Le presse papier quotidienne ne mourra pas assassinée par les nouveaux médias. Mais elle trépassera d'elle-même. Cela porte un nom : cela s'appelle un suicide.
Pascal Décaillet

Vu l’état de la presse papier, il est temps d’investir dans le PQ. “Mais c’est encore en Bourse que le succès de SCA (plus grand producteur européens de PQ) se mesure le mieux. A Stockholm, son action a grimpé de 60 % en un an, portant la valorisation du groupe à 14,2 milliards d’euros, un sommet historique. “Et ce n’est que le début de l’histoire, assure Guillaume Delmas, analyste financier chez Nomura à Londres.
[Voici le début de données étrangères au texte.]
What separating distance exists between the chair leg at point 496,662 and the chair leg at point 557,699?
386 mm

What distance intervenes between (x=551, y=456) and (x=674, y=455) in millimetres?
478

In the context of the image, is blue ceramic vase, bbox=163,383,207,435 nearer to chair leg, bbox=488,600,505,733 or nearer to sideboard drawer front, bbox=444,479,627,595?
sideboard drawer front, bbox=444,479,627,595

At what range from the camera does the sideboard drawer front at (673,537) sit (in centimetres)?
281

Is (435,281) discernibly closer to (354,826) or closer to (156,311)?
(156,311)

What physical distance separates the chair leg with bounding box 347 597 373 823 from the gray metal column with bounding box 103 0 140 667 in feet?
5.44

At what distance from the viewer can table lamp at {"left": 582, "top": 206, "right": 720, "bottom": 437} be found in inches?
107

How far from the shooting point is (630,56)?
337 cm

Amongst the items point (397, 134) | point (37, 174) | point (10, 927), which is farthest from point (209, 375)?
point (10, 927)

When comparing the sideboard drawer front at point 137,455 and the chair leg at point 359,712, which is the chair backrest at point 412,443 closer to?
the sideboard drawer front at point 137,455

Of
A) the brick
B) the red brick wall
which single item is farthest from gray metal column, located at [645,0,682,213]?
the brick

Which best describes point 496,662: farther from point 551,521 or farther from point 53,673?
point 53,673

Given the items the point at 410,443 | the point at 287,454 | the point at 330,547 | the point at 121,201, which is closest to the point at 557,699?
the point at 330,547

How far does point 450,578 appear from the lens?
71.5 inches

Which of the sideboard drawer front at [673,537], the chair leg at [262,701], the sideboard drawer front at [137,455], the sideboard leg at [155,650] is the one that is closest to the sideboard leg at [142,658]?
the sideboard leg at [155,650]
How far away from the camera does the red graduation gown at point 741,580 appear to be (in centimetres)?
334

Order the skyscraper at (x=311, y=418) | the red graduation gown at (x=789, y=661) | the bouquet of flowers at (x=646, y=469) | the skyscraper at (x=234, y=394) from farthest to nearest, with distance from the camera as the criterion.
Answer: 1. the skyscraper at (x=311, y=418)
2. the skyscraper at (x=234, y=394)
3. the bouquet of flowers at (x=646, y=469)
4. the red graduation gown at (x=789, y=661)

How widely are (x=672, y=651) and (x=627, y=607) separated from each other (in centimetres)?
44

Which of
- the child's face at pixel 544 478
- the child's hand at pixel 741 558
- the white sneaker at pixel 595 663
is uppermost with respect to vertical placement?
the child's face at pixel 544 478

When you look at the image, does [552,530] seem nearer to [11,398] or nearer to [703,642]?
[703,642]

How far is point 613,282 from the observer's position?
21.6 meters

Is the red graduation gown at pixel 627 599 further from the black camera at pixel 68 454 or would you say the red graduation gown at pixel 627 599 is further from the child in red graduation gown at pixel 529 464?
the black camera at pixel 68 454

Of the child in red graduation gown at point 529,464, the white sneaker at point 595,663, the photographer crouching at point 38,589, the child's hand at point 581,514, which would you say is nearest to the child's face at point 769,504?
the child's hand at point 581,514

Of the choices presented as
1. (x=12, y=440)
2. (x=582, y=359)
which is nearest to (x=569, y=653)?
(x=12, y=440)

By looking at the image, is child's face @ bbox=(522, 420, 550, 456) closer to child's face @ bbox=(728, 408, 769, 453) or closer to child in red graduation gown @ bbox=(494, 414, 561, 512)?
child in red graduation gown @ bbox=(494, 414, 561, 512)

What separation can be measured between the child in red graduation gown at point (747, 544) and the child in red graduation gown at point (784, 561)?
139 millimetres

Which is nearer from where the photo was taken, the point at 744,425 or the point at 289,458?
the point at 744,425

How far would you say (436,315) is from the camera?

La Bourse n’a pas encore intégré à quel point le groupe avait changé, et combien la rentabilité du nouveau SCA allait progresser.”
Les analystes de Morgan Stanley sont tout aussi optimistes. Selon eux, les profits du groupe devraient monter en moyenne de 19 % par an d’ici à 2015, “la meilleure performance attendue dans le secteur”. De quoi justifier une poursuite de l’ascension en Bourse, où le cours de SCA pourrait encore gagner 30 %, voire 40 % en un an.